_Sunulan Metin:_
# # # #

Emsal Mahkeme Kararı İstanbul 14. Asliye Ticaret Mahkemesi 2016/501 E. 2020/832 K. 14.12.2020 T.

Görüntülediğiniz mahkeme kararı henüz kesinleşmemiştir. Yararlı olması amacıyla eklenmiştir.

T.C.
İSTANBUL
14. ASLİYE TİCARET MAHKEMESİ

ESAS NO : 2016/501 Esas
KARAR NO : 2020/832
DAVA : Tazminat (Ölüm Ve Cismani Zarar Sebebiyle Açılan Tazminat)
DAVA TARİHİ : 10/05/2016
KARAR TARİHİ : 14/12/2020

Mahkememizde görülmekte olan Tazminat (Ölüm Ve Cismani Zarar Sebebiyle Açılan Tazminat) davasının yapılan açık yargılaması sonunda,
GEREĞİ DÜŞÜNÜLDÜ:
İDDİA
Davacı vekilinin Mahkememize tevzi edilen dava dilekçesinde özetle; Davacının ZMMS (Trafik) Sigortası teminatı altındaki … plakalı araca 28.01.2011 tarihinde plakalı tespit edilemeyen bir aracın arkadan çarpması ve kaza mahallini terk etmesi sonucu karışılan 3 araçlı zincirleme kazada … plakalı araçta yolcu olan …’in %10 sürekli sakat kalacak şekilde yaralandığını; kaza mahallini terk ettiği için plakası tespit edilemeyen araç sürücüsünün kazanın meydana gelmesinde %100 kusurlu olduğunu; eksper incelemesi ile yolcu …’e 16.10.2015 tarihinde 34.223,00-TL sürekli sakatlık tazminatının ödendiğini, plakası tespit edilemeyen araç sürücüsünün kazanın meydana gelmesinde %100 kusurlu olması nedeniyle ödenen tazminatın …na rücu edilebileceğini; …na 06.11.2015 tarihli mektup ile başvurulduğu ancak ödenmediği açıklanarak; Mağdur …’e ödenen 34.223 TL tazminatın ödenme tarihi 16.10.2015 itibariyle avans faizi ile tahsilini talep etmiştir.

# # # #

_Veri Kesitleri:_
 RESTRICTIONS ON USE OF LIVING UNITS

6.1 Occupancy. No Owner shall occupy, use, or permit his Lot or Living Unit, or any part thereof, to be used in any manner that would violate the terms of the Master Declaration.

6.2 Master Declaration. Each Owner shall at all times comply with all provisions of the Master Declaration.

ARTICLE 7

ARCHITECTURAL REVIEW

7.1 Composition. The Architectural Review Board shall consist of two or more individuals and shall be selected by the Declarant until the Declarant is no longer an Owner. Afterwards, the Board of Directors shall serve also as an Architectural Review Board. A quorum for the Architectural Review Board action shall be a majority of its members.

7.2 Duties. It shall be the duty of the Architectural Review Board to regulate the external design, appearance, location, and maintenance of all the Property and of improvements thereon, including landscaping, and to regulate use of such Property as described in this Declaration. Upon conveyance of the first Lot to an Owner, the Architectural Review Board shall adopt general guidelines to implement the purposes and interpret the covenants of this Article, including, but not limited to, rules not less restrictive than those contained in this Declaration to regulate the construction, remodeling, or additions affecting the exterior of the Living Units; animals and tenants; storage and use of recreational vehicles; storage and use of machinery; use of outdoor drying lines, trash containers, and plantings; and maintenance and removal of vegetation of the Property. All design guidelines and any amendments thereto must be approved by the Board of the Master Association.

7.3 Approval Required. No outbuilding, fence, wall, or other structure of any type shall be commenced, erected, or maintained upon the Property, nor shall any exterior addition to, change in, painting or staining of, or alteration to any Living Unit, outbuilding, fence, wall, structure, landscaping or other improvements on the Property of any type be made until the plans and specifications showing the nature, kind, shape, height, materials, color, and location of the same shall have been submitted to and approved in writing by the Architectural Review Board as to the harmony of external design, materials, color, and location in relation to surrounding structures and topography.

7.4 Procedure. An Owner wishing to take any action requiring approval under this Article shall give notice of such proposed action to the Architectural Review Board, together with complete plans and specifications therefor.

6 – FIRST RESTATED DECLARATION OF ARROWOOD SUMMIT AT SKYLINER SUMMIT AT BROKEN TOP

# # # #

_Çalışma Görevi A:_
Mahkeme kararına göre yolcuya hangi tarihte ne kadar sürekli sakatlık tazminatı ödenmiştir?
_Çalışma Görevi B:_
Mahkeme kararını, gösterilen son cümleden sonra gelecek biçimde sürdürün.

_Çıktı A:_
Yolcuya 16.10.2015 tarihinde 34.223,00 TL sürekli sakatlık tazminatı ödenmiştir.

_Çıktı B:_
SAVUNMA
Davalı vekilinin Mahkememize sunmuş olduğu cevap dilekçesinde özetle; davalı kurumun rücuen tazminat alacağı bakımından bir sorumluluğu bulunmadığını, kazaya sebebiyet verdiği iddia edilen taşıtın cinsinin tespiti ve araç plakası ve sürücüsünün tespit edilemediğinin ispatı gerektiğini, dava konusu kazanın oluşumundaki kusur oranlarının adli tıp vasıtası ile yapılmasını, mağdurun daimi maluliyet durumunun tespiti adına sağlık raporu alınmasını, maluliyet tazminatı miktarının bilirkişilerce hesaplanmasını, hatır taşımasının ve davacı kusurunun varlığı halinde tazminatta indirime gidilmesini, SGK’dan davacıya ödenmiş veya ödenen rücuya tabi tazminat miktarının tespit edilerek davalı kurumdan ödenecek tazminata mahsup edilmesini, Davalının kaza tarihinde poliçedeki teminat limiti ve kusur oranı ile sınırlı sorumluluğu olduğunu, davacı tarafından ödeme tarihinden itibaren avans faizi talebinin haksız olup ancak dava tarihinden itibaren yasal faiz talep edebileceğini, davanın reddini, yargılama ve vekalet ücretinin davacı yana tahmilini talep etmiştir.
DELİLLER
1-… Cumhuriyet Başsavcılığının 2011/… Soruşturma sayılı dosyası
2-Davacının kaza nedeniyle tedavi gördüğü hastane evrakları
3-Poliçe, hasar dosyası
4-Ödeme dekontu
5-Adli Tıp Kurumu maluliyet raporu
6-Kusur aktüerya bilirkişi raporu
7-Taraf vekillerinin beyan ve dilekçeleri,
DELİLLERİN DEĞERLENDİRMESİ GEREKÇE
Dava, 6102 sayılı TTK.’nun 1472. Maddesinden kaynaklanan zorunlu mali mesuliyet sigortacısının ödediği iş göremezlik bedelinin …ndan rücuen tahsilinden kaynaklanan alacak davasıdır.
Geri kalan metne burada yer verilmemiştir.